#### AUSGEWÄHLTER TEXTABSCHNITT
# Brauche ein neues Gaming Headset



## M1ghtymage (19. Oktober 2014)

Hi zusammen,

 

ich hatte seit 2011 das SteelSeries Siberia V2. Nun ist es nach einem Jahr bereits kaputt gegangen und das Austauschgerät hat heute den Geist aufgegeben. Da auch alle meine anderen SteelSeries Produkte mehrfach kaputt gegangen sind, will ich von der Marke erstmal nichts mehr wissen.

 

Was es haben sollte:

 


Overear, da ich bisschen komische Ohren habe und schnell Schmerzen bekomme mit onear Headsets.
Soundkarte wäre schön, ist aber kein muss
Unter 100&#8364;
 

Kann mir da jemand was empfehlen?


----------



## painschkes (19. Oktober 2014)

_Ein "Gaming-Headset" ist so mit das schlechteste was man sich anschaffen kann._

 

_Bei dem Buget könntest du eine Kopfhörer+Mikro-Kombi kaufen._

 

_Das könnte dann so aussehen : Superlux HD-681 Evo + ASUS Xonar DGX + Zalman ZM-MIC1._

 

_Alternative(r) Kopfhörer : Creative Aurvana Live! / Audio-Technica ATH-M30X_

 

_Damit hast du aufjeden Fall besseren Klang als mit irgendwelchen 5.1/7.1-Gaming-Headsets._


----------



## M1ghtymage (19. Oktober 2014)

Ist eine Soundkarte notwendig, oder reicht die boardeigene?


----------



## painschkes (19. Oktober 2014)

_Kommt auf dein Mainboard an - beim ALC1150 Chipsatz brauchst du nicht unbedingt ne Soundkarte._

 

_Aber wegen dem Mikro würde sich das schon lohnen - ohne hast du dann doch ein gewisses Grundrauschen._

 

_Ist natürlich Meckern auf hohem Niveau. (:_


----------



## M1ghtymage (19. Oktober 2014)

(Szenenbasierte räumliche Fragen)
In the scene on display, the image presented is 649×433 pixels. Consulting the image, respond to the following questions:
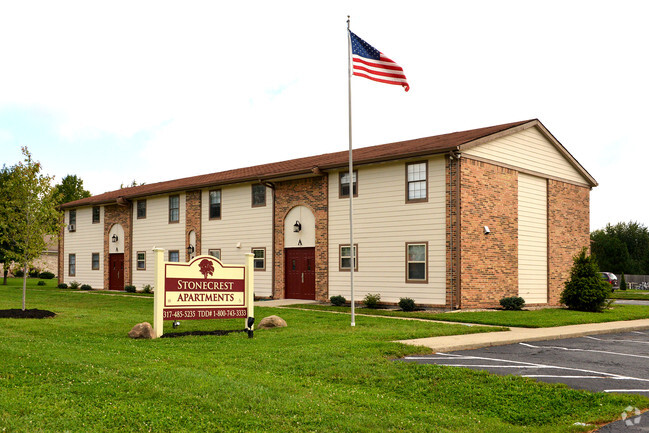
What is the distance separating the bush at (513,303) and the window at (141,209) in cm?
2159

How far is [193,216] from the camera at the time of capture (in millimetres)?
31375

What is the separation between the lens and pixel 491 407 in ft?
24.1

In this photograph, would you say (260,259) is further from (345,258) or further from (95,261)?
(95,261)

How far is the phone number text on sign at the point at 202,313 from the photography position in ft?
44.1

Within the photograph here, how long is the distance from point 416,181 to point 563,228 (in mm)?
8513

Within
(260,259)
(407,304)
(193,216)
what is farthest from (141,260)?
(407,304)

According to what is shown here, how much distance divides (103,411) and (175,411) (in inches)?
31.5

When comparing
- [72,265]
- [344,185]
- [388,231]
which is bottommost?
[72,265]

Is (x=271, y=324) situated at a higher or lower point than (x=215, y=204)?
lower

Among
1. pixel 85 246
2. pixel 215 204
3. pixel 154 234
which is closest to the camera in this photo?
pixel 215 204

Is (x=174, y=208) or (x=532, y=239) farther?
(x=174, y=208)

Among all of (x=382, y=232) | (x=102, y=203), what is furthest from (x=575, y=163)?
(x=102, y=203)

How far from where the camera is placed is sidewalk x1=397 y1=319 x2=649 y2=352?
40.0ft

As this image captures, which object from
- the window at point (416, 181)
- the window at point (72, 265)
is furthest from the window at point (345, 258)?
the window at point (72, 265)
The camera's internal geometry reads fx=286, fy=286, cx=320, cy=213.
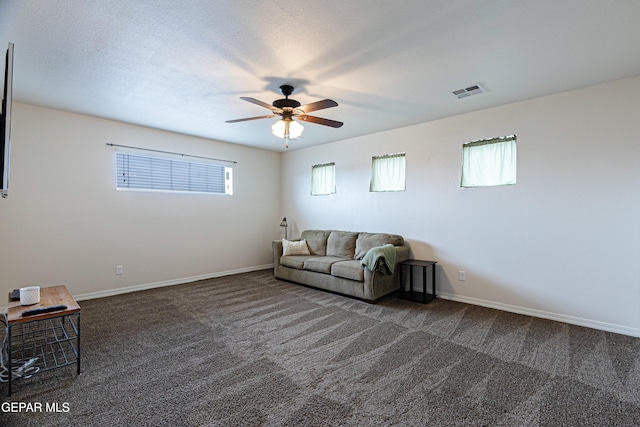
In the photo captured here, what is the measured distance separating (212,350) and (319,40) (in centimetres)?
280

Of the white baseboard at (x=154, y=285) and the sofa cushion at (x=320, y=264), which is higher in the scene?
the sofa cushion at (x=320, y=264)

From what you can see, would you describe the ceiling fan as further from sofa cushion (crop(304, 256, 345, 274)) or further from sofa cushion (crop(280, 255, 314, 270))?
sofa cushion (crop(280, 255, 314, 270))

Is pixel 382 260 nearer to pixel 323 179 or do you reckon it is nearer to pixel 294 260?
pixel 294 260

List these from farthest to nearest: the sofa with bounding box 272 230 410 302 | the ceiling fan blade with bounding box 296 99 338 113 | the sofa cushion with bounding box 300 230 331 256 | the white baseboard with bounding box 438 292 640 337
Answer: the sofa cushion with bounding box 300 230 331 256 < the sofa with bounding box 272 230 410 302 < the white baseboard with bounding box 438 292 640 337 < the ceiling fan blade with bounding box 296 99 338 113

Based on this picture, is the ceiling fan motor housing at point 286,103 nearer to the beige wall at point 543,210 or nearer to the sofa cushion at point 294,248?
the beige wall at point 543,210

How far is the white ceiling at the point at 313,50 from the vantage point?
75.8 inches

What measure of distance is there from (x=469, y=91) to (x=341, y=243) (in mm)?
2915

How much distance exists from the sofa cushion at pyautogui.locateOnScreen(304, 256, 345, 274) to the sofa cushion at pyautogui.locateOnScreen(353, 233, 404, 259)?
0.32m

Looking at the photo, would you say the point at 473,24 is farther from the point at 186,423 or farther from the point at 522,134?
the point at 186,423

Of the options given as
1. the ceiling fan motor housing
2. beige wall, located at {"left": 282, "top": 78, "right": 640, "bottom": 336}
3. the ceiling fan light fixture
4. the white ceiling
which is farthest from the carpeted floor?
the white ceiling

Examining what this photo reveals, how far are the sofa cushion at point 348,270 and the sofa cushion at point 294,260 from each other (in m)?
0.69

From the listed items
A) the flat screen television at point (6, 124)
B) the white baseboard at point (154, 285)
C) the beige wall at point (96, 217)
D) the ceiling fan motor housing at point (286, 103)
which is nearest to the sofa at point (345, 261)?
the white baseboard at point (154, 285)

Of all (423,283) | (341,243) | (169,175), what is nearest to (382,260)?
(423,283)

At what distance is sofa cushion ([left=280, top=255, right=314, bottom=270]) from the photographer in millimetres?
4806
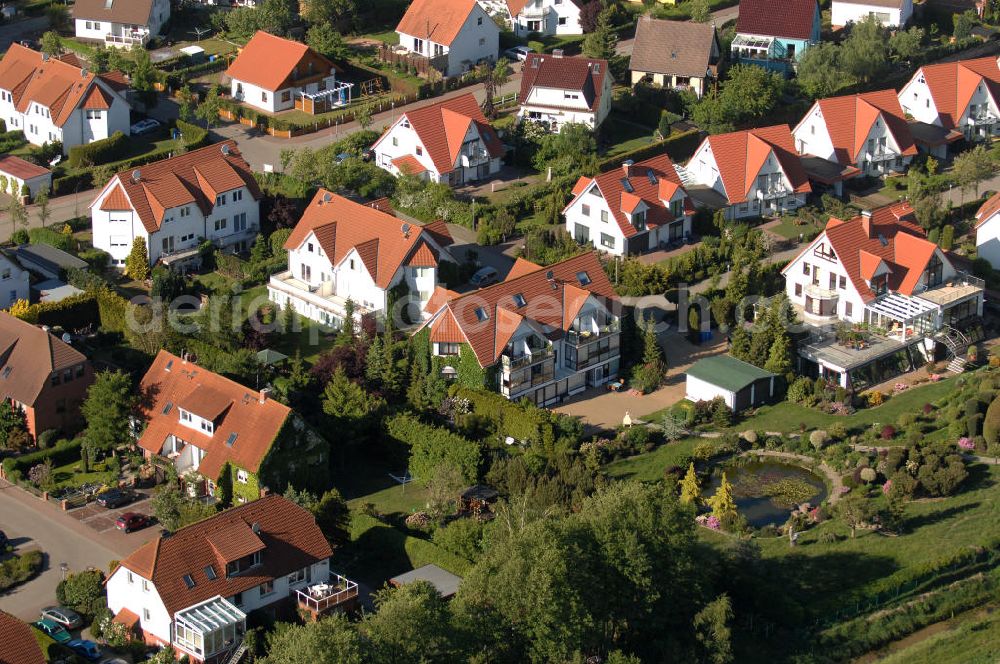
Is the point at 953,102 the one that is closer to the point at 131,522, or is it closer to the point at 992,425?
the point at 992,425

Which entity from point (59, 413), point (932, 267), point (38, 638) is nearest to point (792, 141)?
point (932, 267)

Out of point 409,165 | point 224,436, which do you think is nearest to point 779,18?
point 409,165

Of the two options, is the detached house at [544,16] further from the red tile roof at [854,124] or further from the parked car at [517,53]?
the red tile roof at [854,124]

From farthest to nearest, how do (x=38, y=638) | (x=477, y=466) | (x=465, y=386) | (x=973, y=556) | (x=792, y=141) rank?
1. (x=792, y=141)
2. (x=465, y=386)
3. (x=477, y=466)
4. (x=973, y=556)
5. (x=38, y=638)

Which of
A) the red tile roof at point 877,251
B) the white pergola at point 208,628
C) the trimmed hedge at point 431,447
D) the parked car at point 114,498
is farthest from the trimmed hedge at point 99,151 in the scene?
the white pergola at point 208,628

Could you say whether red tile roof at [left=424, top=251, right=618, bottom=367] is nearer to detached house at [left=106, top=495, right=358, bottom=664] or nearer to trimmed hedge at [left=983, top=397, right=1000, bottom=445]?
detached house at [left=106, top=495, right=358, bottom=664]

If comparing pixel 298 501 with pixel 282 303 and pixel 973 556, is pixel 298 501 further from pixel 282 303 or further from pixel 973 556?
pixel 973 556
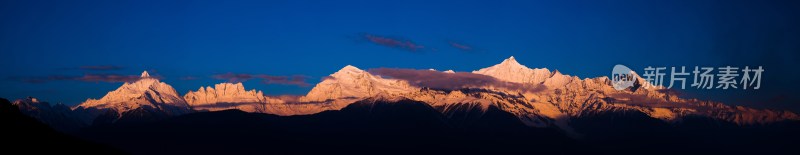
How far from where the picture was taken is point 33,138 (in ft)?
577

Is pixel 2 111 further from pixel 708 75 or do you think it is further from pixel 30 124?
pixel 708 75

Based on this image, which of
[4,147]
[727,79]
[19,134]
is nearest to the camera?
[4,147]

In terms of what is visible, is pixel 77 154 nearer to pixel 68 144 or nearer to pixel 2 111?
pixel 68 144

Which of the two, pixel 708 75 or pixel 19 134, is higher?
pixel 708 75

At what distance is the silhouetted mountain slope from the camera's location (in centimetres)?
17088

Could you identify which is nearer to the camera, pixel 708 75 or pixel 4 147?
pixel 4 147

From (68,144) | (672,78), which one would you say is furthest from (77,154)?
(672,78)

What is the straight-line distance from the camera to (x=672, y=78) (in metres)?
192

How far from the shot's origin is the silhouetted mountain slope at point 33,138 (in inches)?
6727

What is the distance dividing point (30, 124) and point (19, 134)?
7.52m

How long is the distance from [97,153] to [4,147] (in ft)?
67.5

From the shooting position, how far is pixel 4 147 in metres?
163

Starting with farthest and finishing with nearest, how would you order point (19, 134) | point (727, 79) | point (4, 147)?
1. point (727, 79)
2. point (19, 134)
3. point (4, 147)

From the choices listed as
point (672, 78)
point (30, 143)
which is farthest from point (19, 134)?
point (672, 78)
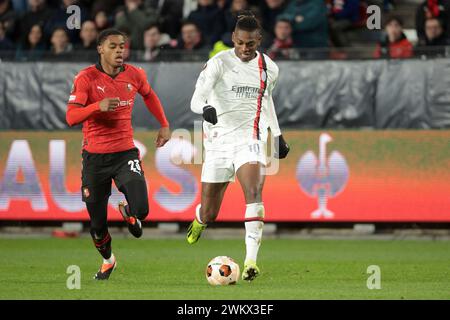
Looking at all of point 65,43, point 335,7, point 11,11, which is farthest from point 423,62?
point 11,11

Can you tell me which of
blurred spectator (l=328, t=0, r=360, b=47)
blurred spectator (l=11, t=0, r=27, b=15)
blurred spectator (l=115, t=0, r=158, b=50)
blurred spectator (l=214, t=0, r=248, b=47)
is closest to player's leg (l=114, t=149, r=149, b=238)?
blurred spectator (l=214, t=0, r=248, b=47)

#### AUFGABENSTELLUNG
Kopiere aus dem Forenthread über das Gaming-Headset den Wortlaut, beginnend mit „ich hatte seit“ und weiter bis einschließlich „nichts mehr wissen.“.

#### LÖSUNG
ich hatte seit 2011 das SteelSeries Siberia V2. Nun ist es nach einem Jahr bereits kaputt gegangen und das Austauschgerät hat heute den Geist aufgegeben. Da auch alle meine anderen SteelSeries Produkte mehrfach kaputt gegangen sind, will ich von der Marke erstmal nichts mehr wissen.